# START OF EXTRACTED DATA
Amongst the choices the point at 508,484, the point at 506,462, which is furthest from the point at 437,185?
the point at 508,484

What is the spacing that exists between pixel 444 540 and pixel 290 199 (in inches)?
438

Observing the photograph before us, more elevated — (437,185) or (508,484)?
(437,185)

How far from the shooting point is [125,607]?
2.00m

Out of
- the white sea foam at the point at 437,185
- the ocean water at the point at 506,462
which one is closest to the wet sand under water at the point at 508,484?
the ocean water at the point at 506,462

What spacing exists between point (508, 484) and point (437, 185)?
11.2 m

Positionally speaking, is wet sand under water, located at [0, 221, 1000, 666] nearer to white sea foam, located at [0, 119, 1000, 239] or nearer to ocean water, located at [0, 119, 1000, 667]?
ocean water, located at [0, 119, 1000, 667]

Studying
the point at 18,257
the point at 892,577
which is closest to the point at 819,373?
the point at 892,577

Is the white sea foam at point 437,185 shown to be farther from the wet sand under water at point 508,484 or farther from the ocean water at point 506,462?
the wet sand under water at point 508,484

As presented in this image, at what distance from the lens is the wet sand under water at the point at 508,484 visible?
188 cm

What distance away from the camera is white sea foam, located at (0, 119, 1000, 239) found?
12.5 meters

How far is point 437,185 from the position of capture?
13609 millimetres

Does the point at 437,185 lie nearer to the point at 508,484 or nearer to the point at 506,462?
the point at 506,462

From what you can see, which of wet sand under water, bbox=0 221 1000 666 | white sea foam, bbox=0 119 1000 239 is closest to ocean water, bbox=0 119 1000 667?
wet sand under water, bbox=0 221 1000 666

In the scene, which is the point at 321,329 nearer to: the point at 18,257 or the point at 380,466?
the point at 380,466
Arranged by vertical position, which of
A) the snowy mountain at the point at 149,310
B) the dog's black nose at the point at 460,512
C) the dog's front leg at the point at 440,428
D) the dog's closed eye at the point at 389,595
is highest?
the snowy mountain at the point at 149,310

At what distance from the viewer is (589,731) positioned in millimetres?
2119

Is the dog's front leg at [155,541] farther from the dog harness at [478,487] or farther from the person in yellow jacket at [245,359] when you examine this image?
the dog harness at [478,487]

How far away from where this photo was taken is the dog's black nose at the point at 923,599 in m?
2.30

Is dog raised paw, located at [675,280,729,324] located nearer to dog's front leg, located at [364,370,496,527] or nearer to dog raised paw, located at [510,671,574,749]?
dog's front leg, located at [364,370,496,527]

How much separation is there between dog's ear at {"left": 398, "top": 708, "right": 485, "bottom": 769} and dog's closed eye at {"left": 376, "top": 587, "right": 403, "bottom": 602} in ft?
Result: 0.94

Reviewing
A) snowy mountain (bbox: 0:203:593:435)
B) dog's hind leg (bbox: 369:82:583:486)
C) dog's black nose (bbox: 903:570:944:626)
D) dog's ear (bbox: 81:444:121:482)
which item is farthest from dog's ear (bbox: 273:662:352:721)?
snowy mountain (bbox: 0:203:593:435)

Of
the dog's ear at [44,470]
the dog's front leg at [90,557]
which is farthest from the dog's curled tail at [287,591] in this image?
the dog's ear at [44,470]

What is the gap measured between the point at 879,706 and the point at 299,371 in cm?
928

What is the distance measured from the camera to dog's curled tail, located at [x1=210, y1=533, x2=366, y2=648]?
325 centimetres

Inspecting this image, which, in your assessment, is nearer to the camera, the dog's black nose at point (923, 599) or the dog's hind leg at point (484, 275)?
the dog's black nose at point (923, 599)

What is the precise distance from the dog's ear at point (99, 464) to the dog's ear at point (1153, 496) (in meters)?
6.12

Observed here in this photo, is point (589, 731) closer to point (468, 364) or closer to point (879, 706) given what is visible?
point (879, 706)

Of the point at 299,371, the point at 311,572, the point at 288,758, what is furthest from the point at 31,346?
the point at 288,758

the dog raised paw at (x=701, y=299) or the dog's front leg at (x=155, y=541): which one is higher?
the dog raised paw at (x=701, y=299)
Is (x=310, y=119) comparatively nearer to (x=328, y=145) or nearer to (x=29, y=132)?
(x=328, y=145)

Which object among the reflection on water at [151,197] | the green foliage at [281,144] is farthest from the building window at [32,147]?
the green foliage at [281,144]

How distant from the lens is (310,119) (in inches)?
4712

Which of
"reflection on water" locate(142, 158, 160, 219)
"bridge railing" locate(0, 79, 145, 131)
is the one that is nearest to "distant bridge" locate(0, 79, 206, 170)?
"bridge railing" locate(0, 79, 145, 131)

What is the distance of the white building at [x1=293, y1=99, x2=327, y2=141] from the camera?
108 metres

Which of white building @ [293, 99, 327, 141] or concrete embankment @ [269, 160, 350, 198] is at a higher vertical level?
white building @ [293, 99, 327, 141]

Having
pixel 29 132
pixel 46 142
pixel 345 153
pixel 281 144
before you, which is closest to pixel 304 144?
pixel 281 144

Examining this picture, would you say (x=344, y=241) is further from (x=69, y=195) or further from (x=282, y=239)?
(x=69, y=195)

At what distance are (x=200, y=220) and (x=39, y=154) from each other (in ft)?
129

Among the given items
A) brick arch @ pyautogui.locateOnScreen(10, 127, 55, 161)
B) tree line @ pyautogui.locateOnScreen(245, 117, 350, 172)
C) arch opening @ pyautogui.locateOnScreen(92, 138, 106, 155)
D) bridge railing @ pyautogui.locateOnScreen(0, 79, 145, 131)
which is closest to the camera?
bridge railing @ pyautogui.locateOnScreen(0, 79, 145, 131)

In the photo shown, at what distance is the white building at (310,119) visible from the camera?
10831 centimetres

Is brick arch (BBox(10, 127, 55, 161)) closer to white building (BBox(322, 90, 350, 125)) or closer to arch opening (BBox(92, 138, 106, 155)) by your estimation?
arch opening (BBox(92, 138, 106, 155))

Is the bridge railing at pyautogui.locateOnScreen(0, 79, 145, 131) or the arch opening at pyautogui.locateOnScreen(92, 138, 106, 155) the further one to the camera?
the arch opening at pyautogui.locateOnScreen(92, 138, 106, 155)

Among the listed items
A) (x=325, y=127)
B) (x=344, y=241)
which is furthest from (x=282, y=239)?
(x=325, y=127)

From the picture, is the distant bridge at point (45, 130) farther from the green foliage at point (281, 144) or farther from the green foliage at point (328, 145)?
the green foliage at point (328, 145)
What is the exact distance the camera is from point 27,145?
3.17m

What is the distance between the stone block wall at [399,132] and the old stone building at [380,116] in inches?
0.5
# END OF EXTRACTED DATA
» **WHAT THE TASK ASKS**:
Copy all the entries verbatim.

» **FULL ANSWER**:
Amongst the choices the point at 508,484, the point at 506,462, which is furthest from the point at 437,185?
the point at 508,484

What is the spacing that exists between pixel 444 540 and pixel 290 199 (in inches)?
438

Observing the photograph before us, more elevated — (437,185) or (508,484)?
(437,185)

How far from the shooting point is [125,607]?
2.00m

Out of
- the white sea foam at the point at 437,185
- the ocean water at the point at 506,462
which one is closest to the wet sand under water at the point at 508,484?
the ocean water at the point at 506,462

What spacing exists between point (508, 484) and point (437, 185)?
11.2 m

Positionally speaking, is wet sand under water, located at [0, 221, 1000, 666] nearer to white sea foam, located at [0, 119, 1000, 239] or nearer to ocean water, located at [0, 119, 1000, 667]?
ocean water, located at [0, 119, 1000, 667]

Studying
the point at 18,257
the point at 892,577
which is closest to the point at 819,373?
the point at 892,577

Is the white sea foam at point 437,185 shown to be farther from the wet sand under water at point 508,484 or farther from the ocean water at point 506,462?
the wet sand under water at point 508,484

As presented in this image, at what distance from the lens is the wet sand under water at the point at 508,484 visible?
188 cm

What distance away from the camera is white sea foam, located at (0, 119, 1000, 239) found?
12.5 meters

How far is point 437,185 from the position of capture?
13609 millimetres

Does the point at 437,185 lie nearer to the point at 508,484 or nearer to the point at 506,462?
the point at 506,462

From what you can see, which of wet sand under water, bbox=0 221 1000 666 | white sea foam, bbox=0 119 1000 239 is closest to ocean water, bbox=0 119 1000 667?
wet sand under water, bbox=0 221 1000 666

In the scene, which is the point at 321,329 nearer to: the point at 18,257 or the point at 380,466?
the point at 380,466
Arranged by vertical position, which of
A) the snowy mountain at the point at 149,310
B) the dog's black nose at the point at 460,512
C) the dog's front leg at the point at 440,428
D) the dog's closed eye at the point at 389,595
is highest?
the snowy mountain at the point at 149,310

At what distance from the viewer is (589,731) positioned in millimetres?
2119

Is the dog's front leg at [155,541] farther from the dog harness at [478,487] or farther from the person in yellow jacket at [245,359] when you examine this image?
the dog harness at [478,487]

How far away from where this photo was taken is the dog's black nose at the point at 923,599 in m?
2.30

Is dog raised paw, located at [675,280,729,324] located nearer to dog's front leg, located at [364,370,496,527] or nearer to dog raised paw, located at [510,671,574,749]?
dog's front leg, located at [364,370,496,527]

How much separation is there between dog's ear at {"left": 398, "top": 708, "right": 485, "bottom": 769} and dog's closed eye at {"left": 376, "top": 587, "right": 403, "bottom": 602} in ft?
Result: 0.94

Reviewing
A) snowy mountain (bbox: 0:203:593:435)
B) dog's hind leg (bbox: 369:82:583:486)
C) dog's black nose (bbox: 903:570:944:626)
D) dog's ear (bbox: 81:444:121:482)
which item is farthest from dog's ear (bbox: 273:662:352:721)?
snowy mountain (bbox: 0:203:593:435)

Of
the dog's ear at [44,470]
the dog's front leg at [90,557]
which is farthest from the dog's curled tail at [287,591] in this image?
the dog's ear at [44,470]

What is the gap measured between the point at 879,706 and the point at 299,371 in cm?
928

What is the distance measured from the camera to dog's curled tail, located at [x1=210, y1=533, x2=366, y2=648]?
325 centimetres

Inspecting this image, which, in your assessment, is nearer to the camera, the dog's black nose at point (923, 599) or the dog's hind leg at point (484, 275)?
the dog's black nose at point (923, 599)

What is the precise distance from the dog's ear at point (99, 464) to the dog's ear at point (1153, 496) (in meters)?
6.12

Observed here in this photo, is point (589, 731) closer to point (468, 364) or closer to point (879, 706) given what is visible?
point (879, 706)

Of the point at 299,371, the point at 311,572, the point at 288,758, what is furthest from the point at 31,346?
the point at 288,758

the dog raised paw at (x=701, y=299) or the dog's front leg at (x=155, y=541): which one is higher?
the dog raised paw at (x=701, y=299)
Is (x=310, y=119) comparatively nearer to (x=328, y=145) or nearer to (x=29, y=132)?
(x=328, y=145)

Which object among the reflection on water at [151,197] | the green foliage at [281,144] is farthest from the building window at [32,147]?
the green foliage at [281,144]

How distant from the lens is (310,119) (in inches)?
4712

Which of
"reflection on water" locate(142, 158, 160, 219)
"bridge railing" locate(0, 79, 145, 131)
is the one that is nearest to "distant bridge" locate(0, 79, 206, 170)?
"bridge railing" locate(0, 79, 145, 131)

What is the distance of the white building at [x1=293, y1=99, x2=327, y2=141] from the camera?
108 metres

Which of white building @ [293, 99, 327, 141] or concrete embankment @ [269, 160, 350, 198] is at a higher vertical level?
white building @ [293, 99, 327, 141]

Having
pixel 29 132
pixel 46 142
pixel 345 153
pixel 281 144
before you, which is closest to pixel 304 144?
pixel 281 144

Examining this picture, would you say (x=344, y=241) is further from (x=69, y=195) or further from (x=282, y=239)?
(x=69, y=195)

At what distance are (x=200, y=220) and (x=39, y=154) from each other (in ft)?
129

Among the given items
A) brick arch @ pyautogui.locateOnScreen(10, 127, 55, 161)
B) tree line @ pyautogui.locateOnScreen(245, 117, 350, 172)
C) arch opening @ pyautogui.locateOnScreen(92, 138, 106, 155)
D) bridge railing @ pyautogui.locateOnScreen(0, 79, 145, 131)
which is closest to the camera?
bridge railing @ pyautogui.locateOnScreen(0, 79, 145, 131)

In the photo shown, at what distance is the white building at (310,119) visible from the camera?
10831 centimetres

Is brick arch (BBox(10, 127, 55, 161)) closer to white building (BBox(322, 90, 350, 125)) or closer to arch opening (BBox(92, 138, 106, 155)) by your estimation?
arch opening (BBox(92, 138, 106, 155))

Is the bridge railing at pyautogui.locateOnScreen(0, 79, 145, 131) or the arch opening at pyautogui.locateOnScreen(92, 138, 106, 155) the further one to the camera?
the arch opening at pyautogui.locateOnScreen(92, 138, 106, 155)

Among the listed items
A) (x=325, y=127)
B) (x=344, y=241)
which is furthest from (x=282, y=239)?
(x=325, y=127)

From the picture, is the distant bridge at point (45, 130) farther from the green foliage at point (281, 144) or farther from the green foliage at point (328, 145)?
the green foliage at point (328, 145)
What is the exact distance the camera is from point 27,145?
3.17m

What is the distance between the stone block wall at [399,132] and the old stone building at [380,116] in inches?
0.5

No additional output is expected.